━━ Récit proposé
La réponse de Wenqi fusa du tac au tac : « plantons des arbres ». Logique, c’était le métier auquel l’aveugle avait été formé dans sa jeunesse, à l’Office des forêts.
« Mais comment tu veux qu’on fasse ? Je f’rai les bras, tu f’ras les yeux ! »
« Pas si bête », réalisa l’aveugle en un éclair. Au bord du village, la rivière Ye atteignait l’été une crue terrible. Yeli s’en protégeait depuis des millénaires par une digue à pente douce, autrefois tenue par des arbres. Mais depuis Deng Xiaoping, la discipline disparue, les arbres avaient été coupés pour bois de chauffe. Résultat, un été sur deux, la digue craquait, laissant les fermes inondées et le bétail noyé.
Aussi le village ne savait comment sortir de l’impasse, trop pauvre pour payer le reboisement. Mais pour ces deux copains que nul ne voulait employer, n’était-ce pas l’unique chance de créer leur emploi ? Et au point où ils étaient, qu’avaient-ils à perdre ?
« Tope là ! », fit Haixia. Sans tergiverser, ils s’en allèrent trouver le Secrétaire du Parti, lui exposer le projet. Sachant subodorer la chance quand il en voyait une, le cadre les accueillit avec enthousiasme : après 30 minutes, les deux Jia étaient titulaires (sans loyer, ni taxes) des 8 hectares pour 30 ans, deal embelli d’une (famélique) prime d’invalidité pour chacun, assez pour leurs besoins courants. A maturité les arbres leur reviendraient, assez pour assurer leurs vieux jours.
Dès le lendemain, ils se mirent au travail, le manchot guidant l’aveugle par la manche de sa veste, le portant sur son dos de l’autre côté du ru, à gué. Pour le faire travailler, il lui ôtait ses savates : Wenqi maniait ses pieds, comme d’autres leurs mains.
Les débuts furent rudes—comme si la nature jouait à essayer de les désespérer. Au bout d’un an, après l’hiver, ils n’avaient planté que 800 greffons, dont deux seulement avaient repris. Dans leur dos, les hommes ricanaient : « des handicapés, ça ne pouvait aboutir à rien, tout le monde savait ça... ».
━━━━
━━ Données
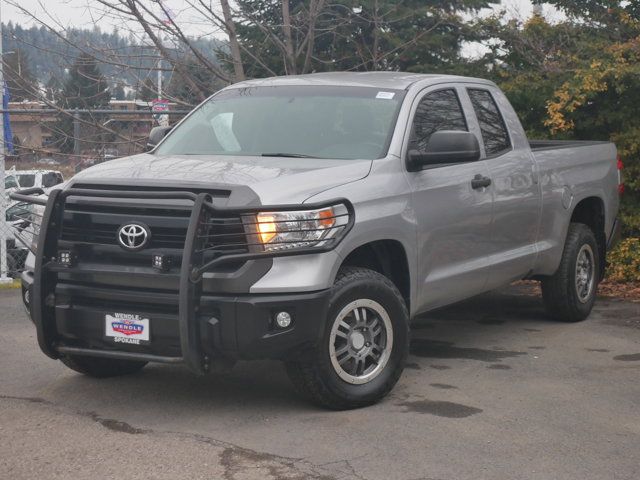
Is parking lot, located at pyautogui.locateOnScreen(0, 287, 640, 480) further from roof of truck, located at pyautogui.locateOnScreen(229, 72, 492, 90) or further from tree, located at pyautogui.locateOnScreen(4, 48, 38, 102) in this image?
tree, located at pyautogui.locateOnScreen(4, 48, 38, 102)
━━━━
**Série d'exercices:**
a: D'après le récit, pour combien d'années les deux Jia obtiennent-ils les 8 hectares ?
b: Recopiez à l'identique le passage du récit compris entre « La réponse de » et « le bétail noyé. », ces deux extraits inclus.
Les données n'ont aucun lien avec le récit.

**Corrigé:**
a: Pour 30 ans.

b:
La réponse de Wenqi fusa du tac au tac : « plantons des arbres ». Logique, c’était le métier auquel l’aveugle avait été formé dans sa jeunesse, à l’Office des forêts.
« Mais comment tu veux qu’on fasse ? Je f’rai les bras, tu f’ras les yeux ! »
« Pas si bête », réalisa l’aveugle en un éclair. Au bord du village, la rivière Ye atteignait l’été une crue terrible. Yeli s’en protégeait depuis des millénaires par une digue à pente douce, autrefois tenue par des arbres. Mais depuis Deng Xiaoping, la discipline disparue, les arbres avaient été coupés pour bois de chauffe. Résultat, un été sur deux, la digue craquait, laissant les fermes inondées et le bétail noyé.